***** Task input

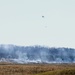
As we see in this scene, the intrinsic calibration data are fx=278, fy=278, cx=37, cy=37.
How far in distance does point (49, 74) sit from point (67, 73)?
13.6 ft

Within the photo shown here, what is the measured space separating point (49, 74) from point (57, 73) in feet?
6.42

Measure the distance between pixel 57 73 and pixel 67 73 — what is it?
2213 millimetres

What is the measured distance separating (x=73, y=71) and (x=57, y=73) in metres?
3.35

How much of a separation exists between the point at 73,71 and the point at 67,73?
1299mm

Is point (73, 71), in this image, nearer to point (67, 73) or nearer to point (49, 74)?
point (67, 73)

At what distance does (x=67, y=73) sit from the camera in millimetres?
56281

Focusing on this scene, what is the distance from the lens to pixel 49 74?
192ft

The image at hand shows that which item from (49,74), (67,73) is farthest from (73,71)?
(49,74)

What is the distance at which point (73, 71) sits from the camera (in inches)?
2221

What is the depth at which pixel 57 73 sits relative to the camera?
57.3 metres

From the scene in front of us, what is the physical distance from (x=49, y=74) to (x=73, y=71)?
17.2 feet
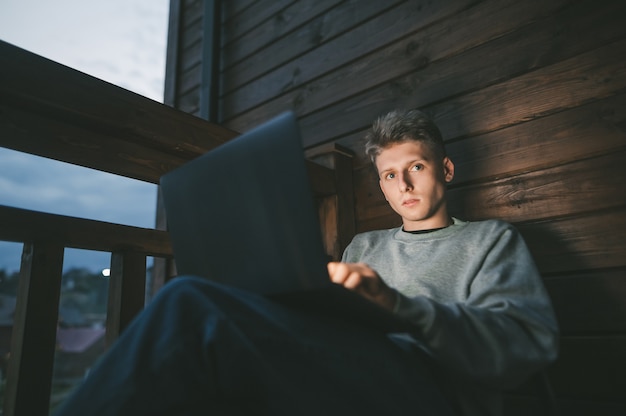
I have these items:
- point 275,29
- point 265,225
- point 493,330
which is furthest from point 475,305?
point 275,29

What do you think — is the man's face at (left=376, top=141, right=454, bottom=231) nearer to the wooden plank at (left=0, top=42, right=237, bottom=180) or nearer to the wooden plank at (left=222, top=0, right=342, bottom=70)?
the wooden plank at (left=0, top=42, right=237, bottom=180)

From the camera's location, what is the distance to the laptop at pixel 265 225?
59 centimetres

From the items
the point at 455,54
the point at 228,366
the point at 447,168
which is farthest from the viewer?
the point at 455,54

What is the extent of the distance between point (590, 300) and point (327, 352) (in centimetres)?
96

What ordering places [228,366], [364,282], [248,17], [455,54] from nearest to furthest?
[228,366] < [364,282] < [455,54] < [248,17]

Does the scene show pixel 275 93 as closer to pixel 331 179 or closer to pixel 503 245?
pixel 331 179

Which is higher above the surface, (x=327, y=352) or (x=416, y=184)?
(x=416, y=184)

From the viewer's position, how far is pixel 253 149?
2.16 feet

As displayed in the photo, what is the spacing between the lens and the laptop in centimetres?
59

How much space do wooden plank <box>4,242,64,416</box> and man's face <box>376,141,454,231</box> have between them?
986 millimetres

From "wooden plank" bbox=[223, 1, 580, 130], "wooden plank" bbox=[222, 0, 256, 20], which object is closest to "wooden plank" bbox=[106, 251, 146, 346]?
"wooden plank" bbox=[223, 1, 580, 130]

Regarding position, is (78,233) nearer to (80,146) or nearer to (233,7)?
(80,146)

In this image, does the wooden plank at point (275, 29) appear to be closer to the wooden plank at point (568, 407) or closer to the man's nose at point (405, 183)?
the man's nose at point (405, 183)

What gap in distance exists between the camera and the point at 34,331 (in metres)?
1.03
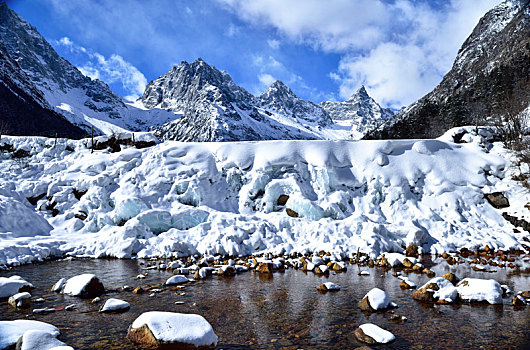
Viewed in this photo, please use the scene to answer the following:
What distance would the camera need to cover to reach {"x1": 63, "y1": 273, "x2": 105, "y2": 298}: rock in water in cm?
824

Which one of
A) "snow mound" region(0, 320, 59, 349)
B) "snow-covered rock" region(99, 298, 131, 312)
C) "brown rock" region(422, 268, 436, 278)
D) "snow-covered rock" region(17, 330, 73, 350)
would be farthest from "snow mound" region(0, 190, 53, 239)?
"brown rock" region(422, 268, 436, 278)

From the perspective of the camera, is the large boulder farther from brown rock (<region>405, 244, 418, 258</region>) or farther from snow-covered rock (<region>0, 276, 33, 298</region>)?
snow-covered rock (<region>0, 276, 33, 298</region>)

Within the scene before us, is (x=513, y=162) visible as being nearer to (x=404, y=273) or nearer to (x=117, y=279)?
(x=404, y=273)

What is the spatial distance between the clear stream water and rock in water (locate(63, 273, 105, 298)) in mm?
304

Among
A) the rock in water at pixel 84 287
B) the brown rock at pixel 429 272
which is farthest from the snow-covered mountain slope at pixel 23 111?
the brown rock at pixel 429 272

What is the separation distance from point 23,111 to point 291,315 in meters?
113

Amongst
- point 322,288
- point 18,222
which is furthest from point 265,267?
point 18,222

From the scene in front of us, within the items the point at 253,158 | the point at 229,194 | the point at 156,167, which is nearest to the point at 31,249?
the point at 156,167

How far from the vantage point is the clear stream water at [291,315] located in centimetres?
532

**********

• **What the task asks**: In your copy of the records, include no pictures; repeat everything else exactly.

• **Reply to the task**:
As we see in this scene, the intrinsic calibration data are fx=278, fy=278, cx=37, cy=37.
How far in distance does point (49, 74) sit from point (67, 73)?
13.6 ft

Within the photo shown here, what is the measured space separating point (49, 74) from point (57, 73) in feet?
6.42

Measure the distance between pixel 57 73 and pixel 67 73 — what is it?
2213 millimetres

What is the measured distance separating (x=73, y=71) and (x=57, y=73) in metres?
3.35

How much of a separation exists between the point at 73,71 and the point at 67,73?
1299mm

Is point (73, 71), in this image, nearer to point (67, 73) or nearer to point (49, 74)?
point (67, 73)

At what distance does (x=67, y=73) sit from the camera in millimetres?
56281

Focusing on this scene, what is the distance from the lens to pixel 49 74?
192ft

The image at hand shows that which item from (49,74), (67,73) is farthest from (73,71)?
(49,74)

What is the distance at which point (73, 71) sits from the camera (in inches)?
2221

What is the depth at which pixel 57 73 sits relative to the camera?
57.3 metres

From the scene in front of us, what is the physical distance from (x=49, y=74) to (x=73, y=71)?
17.2 feet
I have these items:
- point 275,29
- point 265,225
- point 493,330
which is furthest from point 475,305?
point 275,29

What do you think — is the man's face at (left=376, top=141, right=454, bottom=231) nearer to the wooden plank at (left=0, top=42, right=237, bottom=180) or nearer to the wooden plank at (left=222, top=0, right=342, bottom=70)?
the wooden plank at (left=0, top=42, right=237, bottom=180)

From the camera's location, what is the distance to the laptop at pixel 265 225?
59 centimetres

From the items
the point at 455,54
the point at 228,366
the point at 447,168
which is farthest from the viewer?
the point at 455,54

What is the extent of the distance between point (590, 300) and point (327, 352) (in centimetres)?
96

What ordering places [228,366], [364,282], [248,17], [455,54] from nearest to furthest?
[228,366] < [364,282] < [455,54] < [248,17]

Does the scene show pixel 275 93 as closer to pixel 331 179 or closer to pixel 503 245?
pixel 331 179

Which is higher above the surface, (x=327, y=352) or (x=416, y=184)?
(x=416, y=184)

From the viewer's position, how far is pixel 253 149?
2.16 feet

As displayed in the photo, what is the spacing between the lens and the laptop in centimetres?
59

How much space do wooden plank <box>4,242,64,416</box> and man's face <box>376,141,454,231</box> have between them?
986 millimetres

From "wooden plank" bbox=[223, 1, 580, 130], "wooden plank" bbox=[222, 0, 256, 20], which object is closest to "wooden plank" bbox=[106, 251, 146, 346]?
"wooden plank" bbox=[223, 1, 580, 130]

Regarding position, is (78,233) nearer to (80,146) or nearer to (233,7)?
(80,146)

In this image, does the wooden plank at point (275, 29) appear to be closer to the wooden plank at point (568, 407) or closer to the man's nose at point (405, 183)?
the man's nose at point (405, 183)

What gap in distance exists between the camera and the point at 34,331 (in metres)?
1.03
Viewed in this photo, please use the scene to answer the following:
What distance would the camera need to cover to reach {"x1": 63, "y1": 273, "x2": 105, "y2": 298}: rock in water in cm?
824

Which one of
A) "snow mound" region(0, 320, 59, 349)
B) "snow-covered rock" region(99, 298, 131, 312)
C) "brown rock" region(422, 268, 436, 278)
D) "snow-covered rock" region(17, 330, 73, 350)
would be farthest from "snow mound" region(0, 190, 53, 239)?
"brown rock" region(422, 268, 436, 278)

From the perspective of the camera, is the large boulder farther from brown rock (<region>405, 244, 418, 258</region>) or farther from snow-covered rock (<region>0, 276, 33, 298</region>)?
snow-covered rock (<region>0, 276, 33, 298</region>)

Within the scene before us, is (x=513, y=162) visible as being nearer to (x=404, y=273) or nearer to (x=117, y=279)?
(x=404, y=273)

What is the spatial distance between the clear stream water and rock in water (locate(63, 273, 105, 298)) in mm?
304

Among
A) the rock in water at pixel 84 287
B) the brown rock at pixel 429 272
which is farthest from the snow-covered mountain slope at pixel 23 111?
the brown rock at pixel 429 272

What is the separation distance from point 23,111 to point 291,315 in meters?
113

Amongst
- point 322,288
- point 18,222
which is furthest from point 265,267?
point 18,222

From the scene in front of us, within the items the point at 253,158 | the point at 229,194 | the point at 156,167, which is nearest to the point at 31,249?
the point at 156,167

How far from the vantage point is the clear stream water at [291,315] located in centimetres?
532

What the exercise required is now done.